Il posto migliore per gustare le vere “freselle”? Non c’è un posto ideale, ma il piccolo ovale di grano duro è diventato così famoso da varcare i confini della Puglia e diffondersi in tutto il Sud Italia.

Però, se non avete ancora deciso dove andare per le vostre vacanze pasquali, considerate senza dubbio una visita a Lecce, che vi ammaglierà per il suo stile barocco.

I maestri carpentieri di Lecce della fine del Cinquecento e del Seicento sono stati davvero dei grandi artisti: hanno lavorato la pietra leccese, di un colore più caldo del tufo molto diffuso a queste latitudini, con tale maestria e cura che una visita per Lecce corrisponde a sfogliare un manuale di arte barocca, ma con in più i rumori, i sapori ed i profumi della vita vera.

Se non volete seguire le guide del centro città, che non tralasceranno di visitare i punti  più noti, come la Basilica Santa Croce, la Chiesa San Matteo, il Complesso dei Celestini, la Chiesa di Santa Chiara e la Chiesa Santa Maria delle Grazie, perdetevi nei vicoli del centro e “su la testa!”. Ogni cornicione, ogni balcone, ogni tetto racconta una stoaria di amore e di cura per la bellezza che forse oggi non c’è più.
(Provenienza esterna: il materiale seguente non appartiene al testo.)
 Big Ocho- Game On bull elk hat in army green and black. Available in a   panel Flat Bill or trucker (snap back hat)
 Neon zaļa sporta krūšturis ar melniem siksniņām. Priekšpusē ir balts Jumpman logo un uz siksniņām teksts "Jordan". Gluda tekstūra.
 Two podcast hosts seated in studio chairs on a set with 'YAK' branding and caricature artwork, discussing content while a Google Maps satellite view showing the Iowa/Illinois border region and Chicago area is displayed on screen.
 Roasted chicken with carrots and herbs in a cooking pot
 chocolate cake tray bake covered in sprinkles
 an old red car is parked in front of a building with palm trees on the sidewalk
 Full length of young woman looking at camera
E se invece pensate di visitare Lecce a fine Maggio, sarete in tempo per “Cortili Aperti”: una volta all’anno Lecce apre i suoi cortili ed i suoi palazzi storici: quest’anno i cortili aperti saranno ventisette a cui si uniscono 5 chiese. http://www.leccenelsalento.it/cortili-aperti/

Maggio è un fiorire di eventi per Lecce, ai “Cortili Aperti” si unisce anche “Cantine Aperte”. Se cercate più informazioni, cliccate su http://www.leccenelsalento.it/cantine-aperte/

 

Una curiosità: la vera caponata

La “fresella” è anche l’ingrediente fondamentale della “caponata”: melanzane, zucchine, peperoni rossi e gialli, qualche acciuga, olio di oliva, pomodori, sale e lei, la nostra “fresella”.
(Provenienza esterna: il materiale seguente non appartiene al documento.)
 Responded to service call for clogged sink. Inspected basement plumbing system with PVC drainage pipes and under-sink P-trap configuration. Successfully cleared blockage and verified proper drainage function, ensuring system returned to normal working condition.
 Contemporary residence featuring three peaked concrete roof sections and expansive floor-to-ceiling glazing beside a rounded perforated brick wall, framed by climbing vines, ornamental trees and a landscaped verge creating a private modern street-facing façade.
La “caponata” , così familiare e quasi negletta dall’alta cucina, è in realtà un piatto ricchissimo di elmenti nutritivi con un apporto di grassi molto basso. Insomma un vero portento.

Siete ancora in dubbio su dove passare il vostro week end lungo pasquale? Bando ai dubbi: preparate le vostre valigie e partite per un soggiorno all’insegna di pane, amore e Puglia!